Expected behavior I expect the behavior to be the same for qmcpack compiled with intel as with gnu compilers, i.e. my calculation completes without errors.

System

same error on two different local HPC clusters
modules loaded: Loading intel/2021b Loading requirement: GCCcore/11.2.0 zlib/1.2.11 binutils/2.37 intel-compilers/2021.4.0 numactl/2.0.14 UCX/1.11.2 impi/2021.4.0 imkl/2021.4.0 imkl-FFTW/2021.4.0 Loading qmcpack/3.15.0 Loading requirement: Szip/2.1.1 HDF5/1.12.1 bzip2/1.0.8 XZ/5.2.5 ICU/69.1 Boost/1.77.0 libxml2/2.9.10 ELPA/2021.11.001 libxc/5.1.6 QuantumESPRESSO/7.1-qmcpack

Additional context Output from the calculation is attached slurm-223491.zip

prckent commented 1 year ago

Thanks for reporting this. Can you confirm the output of ctest -L deterministic ? Does everything pass?
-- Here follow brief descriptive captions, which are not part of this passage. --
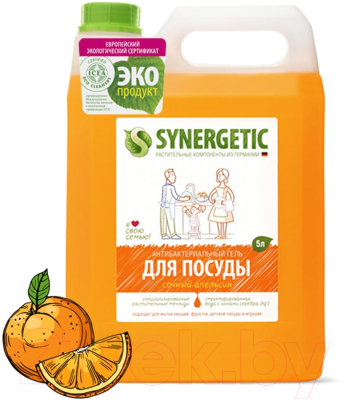 Средство для мытья посуды Synergetic Биоразлагаемое. Апельсин (5л)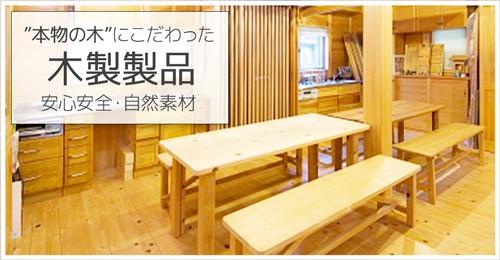 """""""本物の木""""にこだわった木製製品 / 安心安全・自然素材"""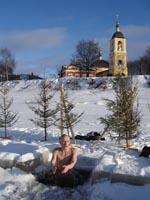 зимнее купание знакомства москва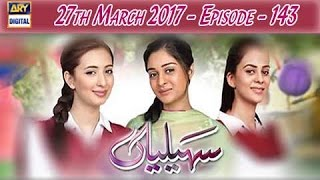 Saheliyaan Ep 143 - 27th March 2017 - ARY Digital Drama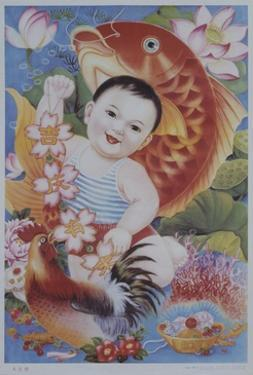Chinese Poster with Baby, Koi and Rooster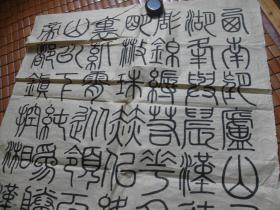 杨熹篆书精品一张:西南......诗(65X123)CM【永久包真】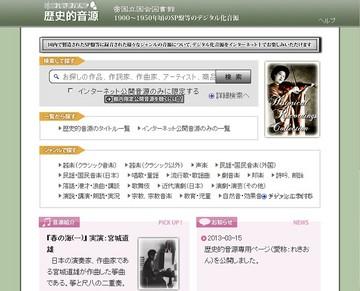 107-01_歴音.jpg
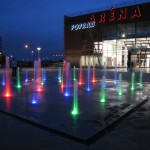 Viacúčelová športová hala Aréna Poprad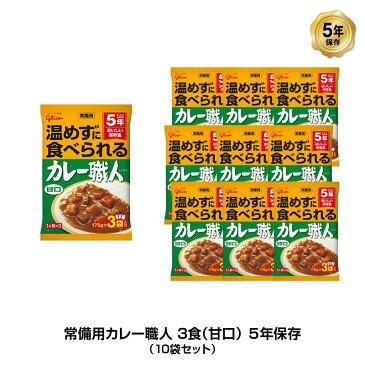 5年保存 非常食 江崎グリコ 常備用カレー職人 カレー 甘口 1袋/170g×3食入 10袋セット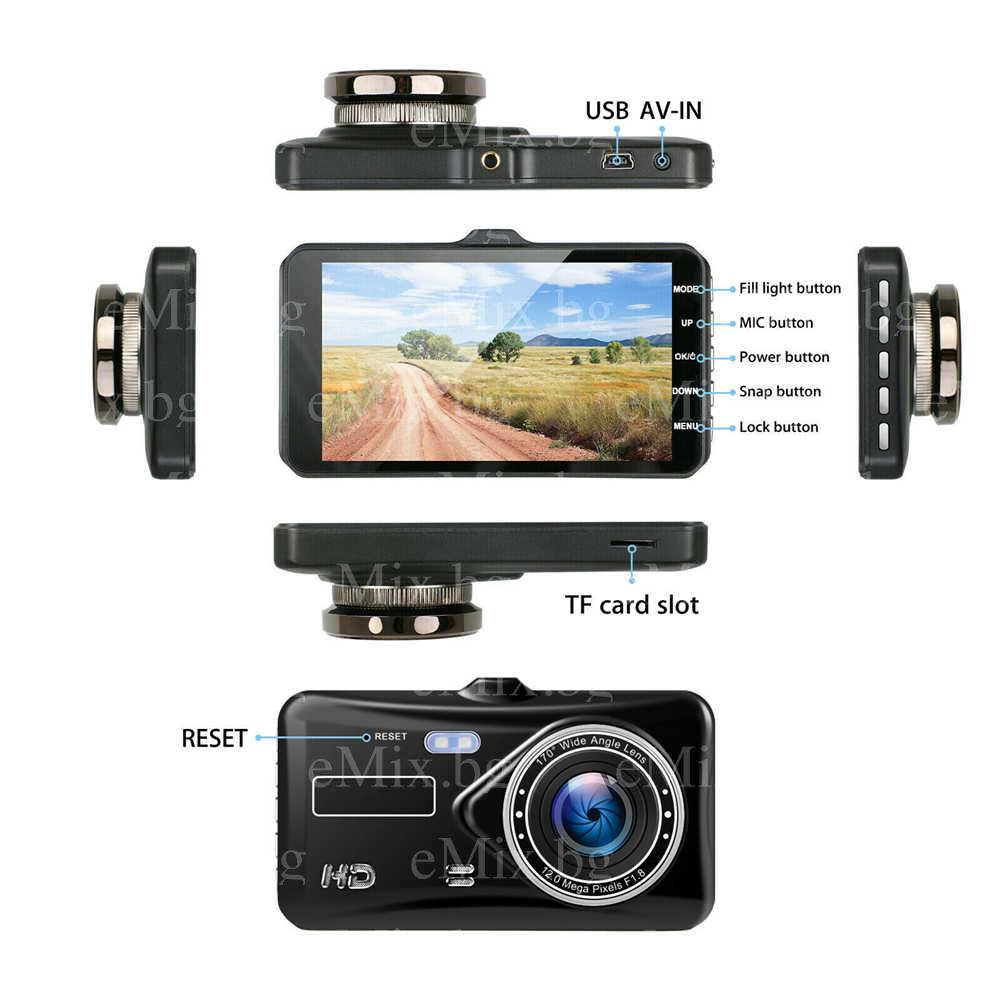 FULL HD DVR Видеорегистратор с две камери - Super цена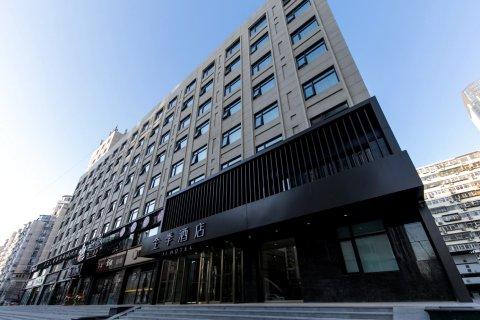 全季酒店(天津海光寺店)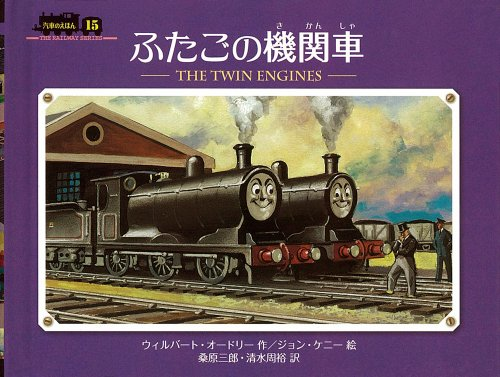 File:TheTwinEnginesJapanesecover.jpg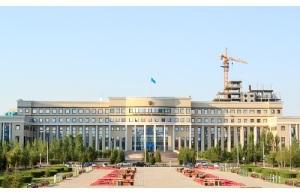 День дипломатической службы Республики Казахстан
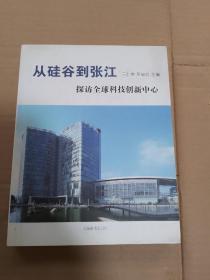 从硅谷到张江 探访全球科技创新中心
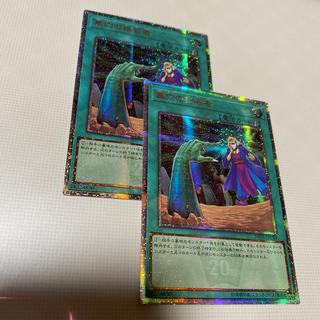 遊戯王 (シングルカード)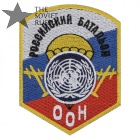 Russian Battalion of the UN patch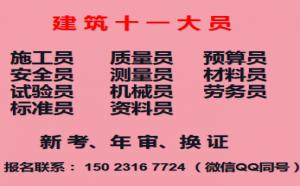 重庆市合川区建筑预算员证书续证报名-土建质量员考试条件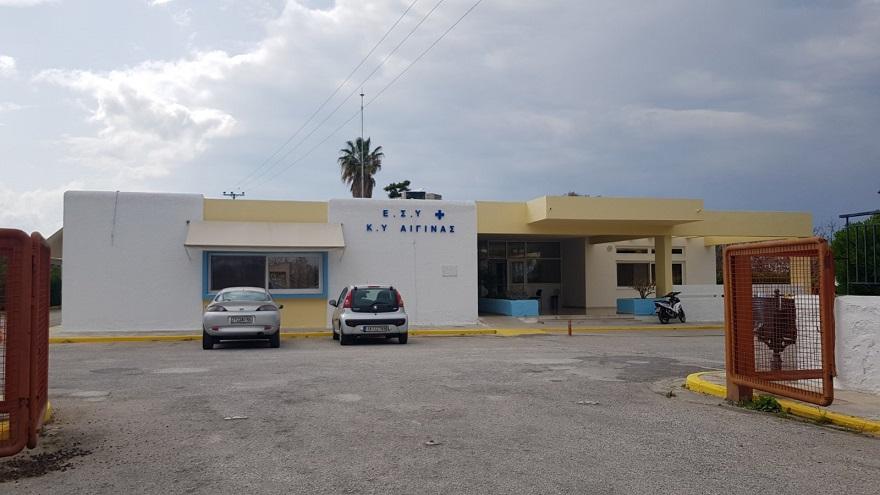 Εξωτερική φωτογραφία από το κέντρο υγείας της Αίγινας
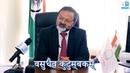 Мир одна семья वसुधैव कुटुम्बकम् Посол Индии в Украине Манодж Кумар Бхарти Интервью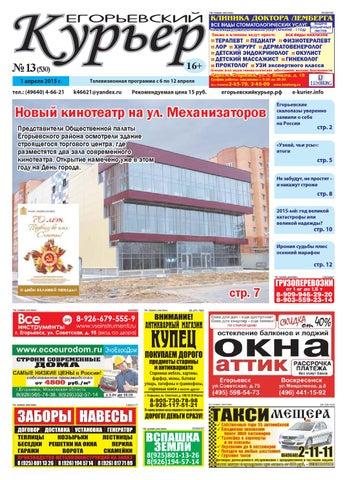 Временная регистрация в городе егорьевск как правильно заполнить бланк для регистрации иностранных граждан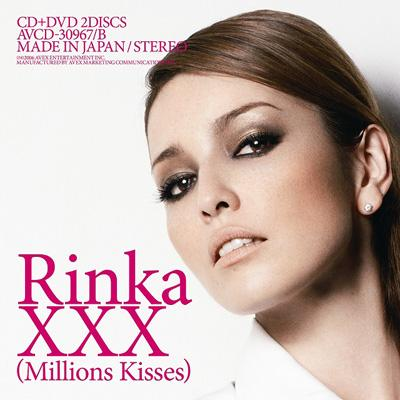 XXX(Millions Kisses)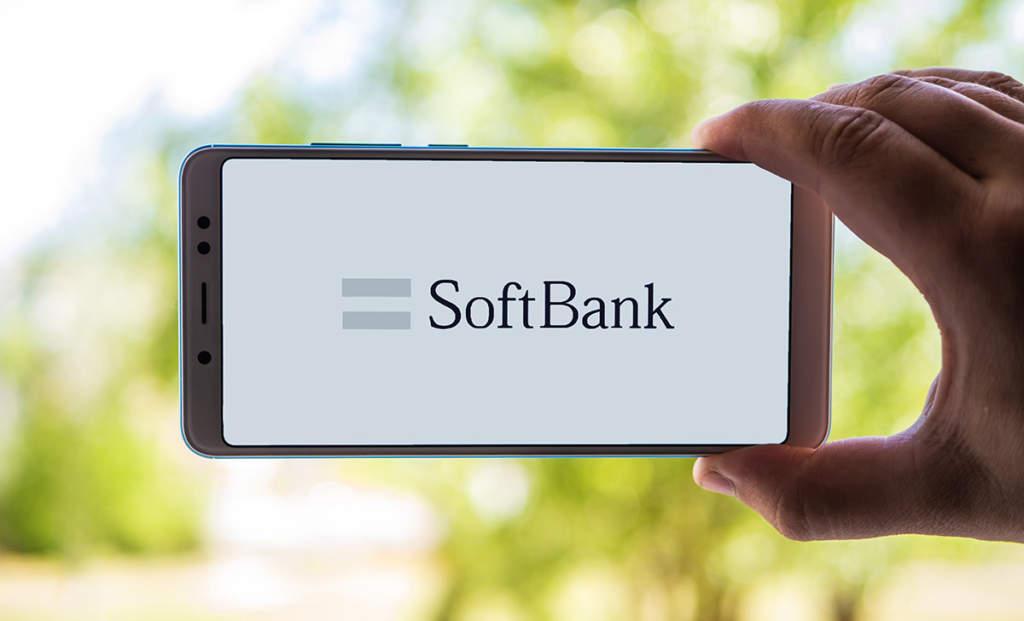 メリハリ 無制限 softbank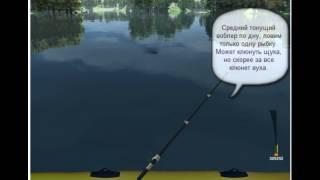 Рецепт ухи на Амуре   Трофейная рыбалка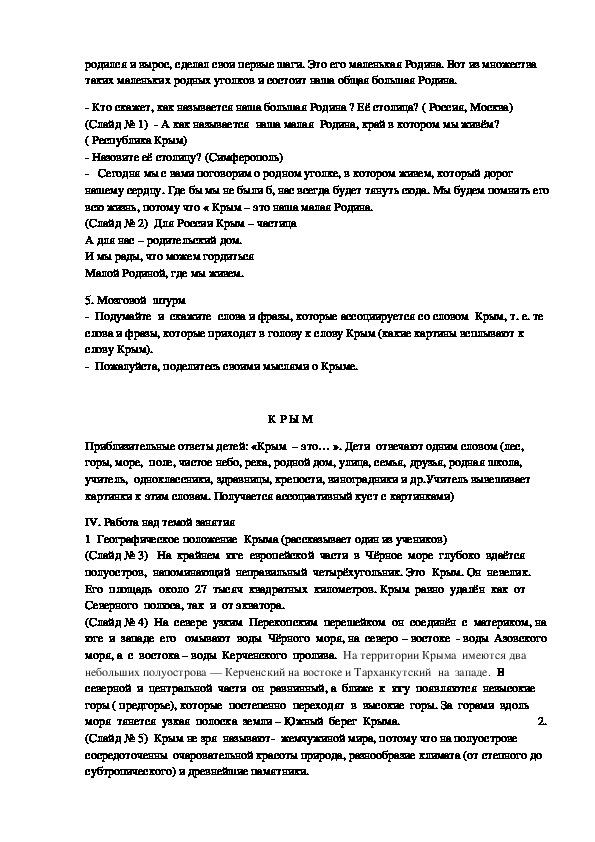 """Разработка урока по окружающему миру """"Моя малая Родина - Крым"""" 2 класс"""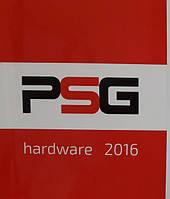 Фурнитура для въездных ворот от польского производителя PSG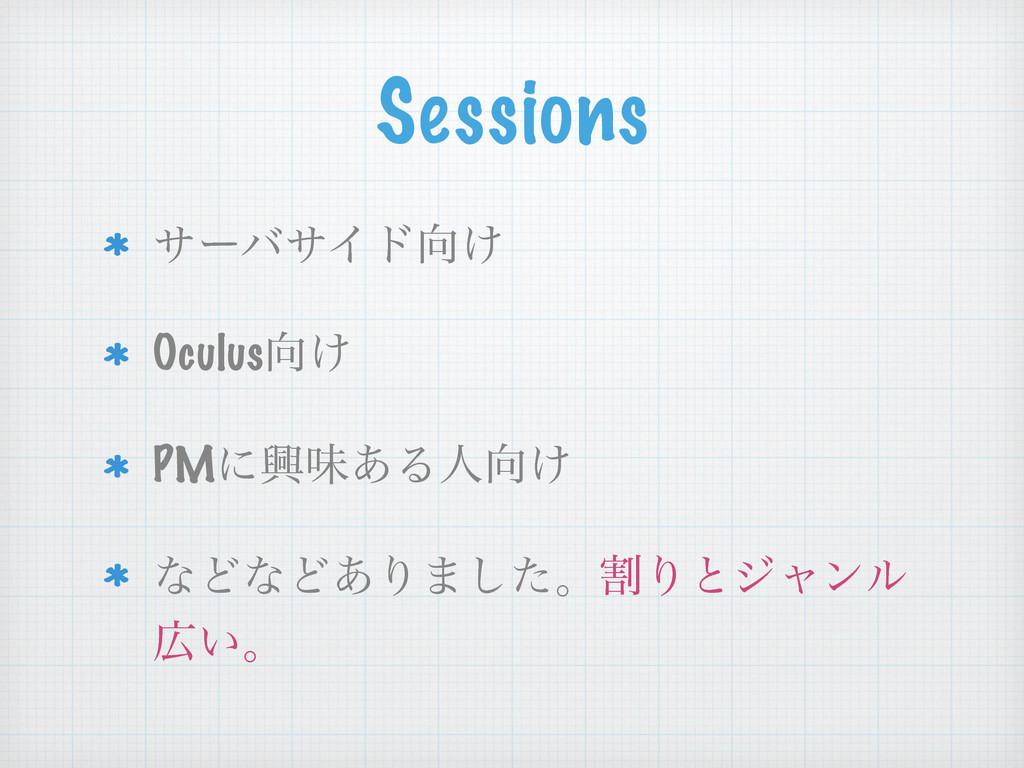 Sessions αʔόαΠυ͚ Oculus͚ PMʹڵຯ͋Δਓ͚ ͳͲͳͲ͋Γ·ͨ͠...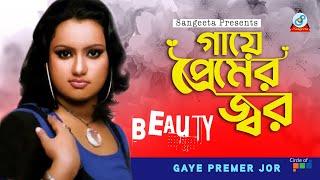 Gaye Premer Jor - Beauty & Monty - Joler Bondhu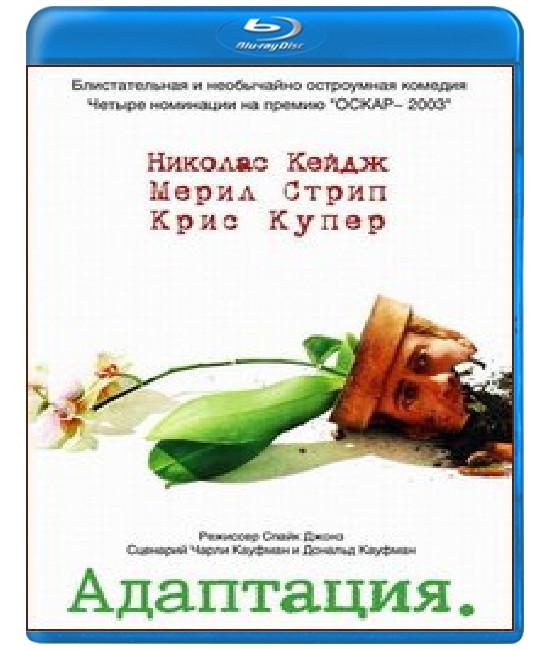 Адаптация [Blu-Ray]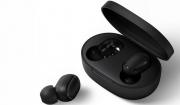 Наушники Xiaomi Redmi AirDots (Mi True Wireless Earbuds Basic)(оригинал)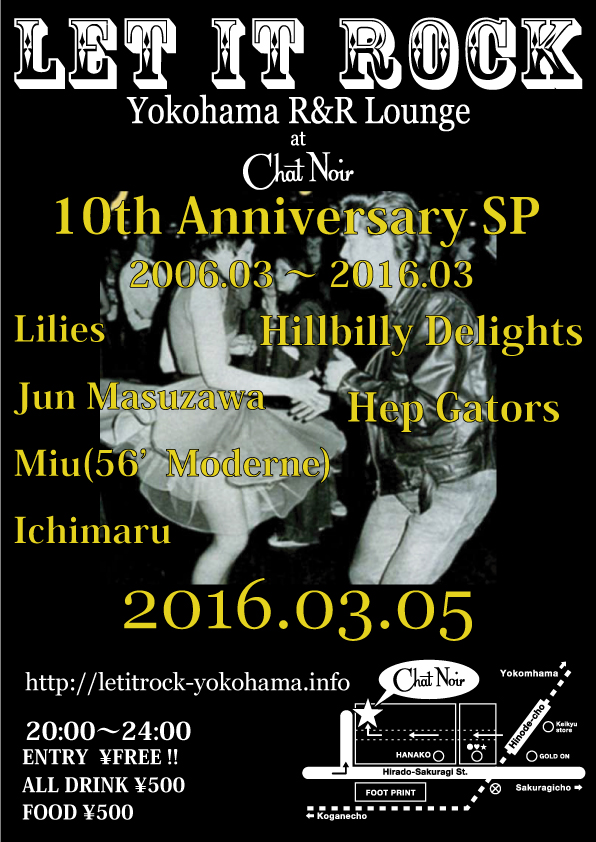【LET IT ROCK】10th Anniversary SP.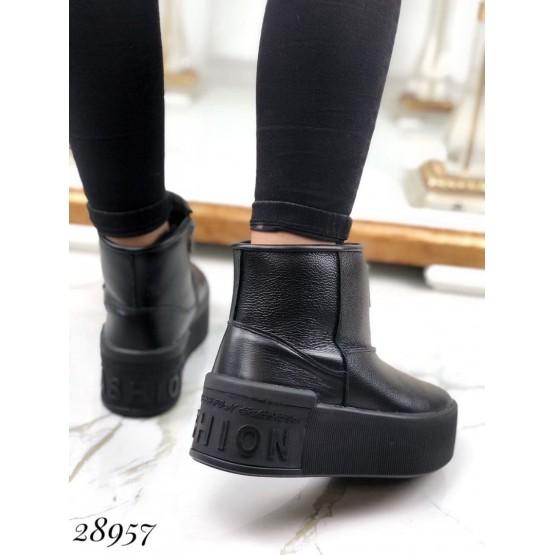 Ботинки на спортивной высокой подошве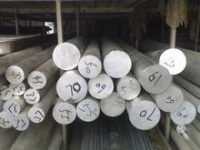 营口6061合金铝棒大口径铝棒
This will give us a hint as to whether there is a general problem or perhaps something more restricted to your example input.

You are correct about the NaN trap - we have this as a sanity check inside QMCPACK.

Dankomaister commented 1 year ago

Okay I ran the ctest -L deterministic and it failed on one test ntest_nexus_qdens_radial, this is the final output of ctest -L deterministic

99% tests passed, 1 tests failed out of 1149

Label Time Summary:
QMCPACK                     = 579.21 sec
QMCPACK-checking-results    =  42.83 sec
converter                   =  35.27 sec
coverage                    =  21.96 sec
deterministic               = 910.71 sec
nexus                       = 143.86 sec
quality_unknown             = 859.53 sec
unit                        = 101.23 sec

Total Test time (real) = 913.79 sec

The following tests FAILED:
        2135 - ntest_nexus_qdens_radial (Failed)

From the name I guess this is a nexus test so perhaps not that relevant?

prckent commented 1 year ago

I guess this is a nexus test so perhaps not that relevant?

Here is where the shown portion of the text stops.